The leading example of discrepancy between UML and Alloy is the Iterate operation, which has no equivalent in Alloy. The Iterate concept is used for imperative-style iteration over collections, however Alloy is a declarative-oriented language, and as such no generic translation exists.

By consulting our dataset with respect to the Iteratre construct, we observe that:

8% (19/245) of repositories use the Iterate construct;
only 5% of (24/504) of all meta-models within these projects use the construct. It thus appears that the number of meta-models per project that use Iterate is limited;
at an even larger scale, less than 1% (82/9173) of OCL expressions make use of the Iterate construct. So even within the limited number of meta-models that use the construct, the amount of OCL expressions that require it also limited.

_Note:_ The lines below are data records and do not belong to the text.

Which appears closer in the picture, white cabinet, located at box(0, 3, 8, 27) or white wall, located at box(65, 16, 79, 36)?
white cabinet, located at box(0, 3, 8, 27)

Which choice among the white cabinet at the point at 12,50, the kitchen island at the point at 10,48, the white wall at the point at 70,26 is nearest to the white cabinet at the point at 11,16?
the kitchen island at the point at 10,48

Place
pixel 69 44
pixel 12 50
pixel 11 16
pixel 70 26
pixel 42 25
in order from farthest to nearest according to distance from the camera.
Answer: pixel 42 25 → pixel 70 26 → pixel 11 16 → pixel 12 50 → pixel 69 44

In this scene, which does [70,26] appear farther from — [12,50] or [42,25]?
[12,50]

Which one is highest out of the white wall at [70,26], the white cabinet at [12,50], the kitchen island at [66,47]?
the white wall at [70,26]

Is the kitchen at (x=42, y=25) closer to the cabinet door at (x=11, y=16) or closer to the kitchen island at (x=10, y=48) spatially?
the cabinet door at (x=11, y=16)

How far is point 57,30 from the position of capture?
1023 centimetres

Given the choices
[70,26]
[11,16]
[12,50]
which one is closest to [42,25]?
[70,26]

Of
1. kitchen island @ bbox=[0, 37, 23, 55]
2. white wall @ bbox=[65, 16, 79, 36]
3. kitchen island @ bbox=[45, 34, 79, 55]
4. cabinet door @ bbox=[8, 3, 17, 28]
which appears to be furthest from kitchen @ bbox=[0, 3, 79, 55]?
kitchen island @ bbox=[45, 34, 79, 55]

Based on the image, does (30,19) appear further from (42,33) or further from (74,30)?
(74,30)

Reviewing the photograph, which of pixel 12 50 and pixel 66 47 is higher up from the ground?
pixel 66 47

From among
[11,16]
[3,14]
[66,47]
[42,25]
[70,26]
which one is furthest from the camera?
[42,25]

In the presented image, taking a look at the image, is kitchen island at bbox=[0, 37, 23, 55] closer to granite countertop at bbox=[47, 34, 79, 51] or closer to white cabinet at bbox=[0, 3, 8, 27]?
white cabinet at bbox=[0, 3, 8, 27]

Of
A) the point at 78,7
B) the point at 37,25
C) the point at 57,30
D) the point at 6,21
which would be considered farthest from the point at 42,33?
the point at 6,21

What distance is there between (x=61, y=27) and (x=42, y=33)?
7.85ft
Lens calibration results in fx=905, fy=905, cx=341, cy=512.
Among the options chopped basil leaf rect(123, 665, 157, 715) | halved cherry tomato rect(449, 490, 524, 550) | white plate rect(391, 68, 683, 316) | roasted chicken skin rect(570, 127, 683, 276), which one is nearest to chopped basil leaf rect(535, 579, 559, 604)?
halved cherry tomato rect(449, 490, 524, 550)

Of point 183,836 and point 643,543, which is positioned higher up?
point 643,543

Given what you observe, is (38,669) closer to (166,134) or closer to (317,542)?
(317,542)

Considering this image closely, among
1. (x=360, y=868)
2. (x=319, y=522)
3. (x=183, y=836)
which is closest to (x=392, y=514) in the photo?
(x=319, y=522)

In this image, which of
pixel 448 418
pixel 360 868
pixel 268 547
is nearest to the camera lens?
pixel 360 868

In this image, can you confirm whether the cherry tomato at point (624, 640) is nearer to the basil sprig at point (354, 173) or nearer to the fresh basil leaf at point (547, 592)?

Hence, most OCL expressions are not affected by the limitation identified by Anastasakis et al. (2008), and the technique of Anastasakis et al. (2008) can be applied to almost all expressions.

6 Related Work

The need for replication on larger dataset from a broad context of domains publicly has been listed as future work for many empirical study in MDE; more recently this need has been also recognized by researchers in MDE (Gogolla et al. 2013; Gogolla and Cabot 2016).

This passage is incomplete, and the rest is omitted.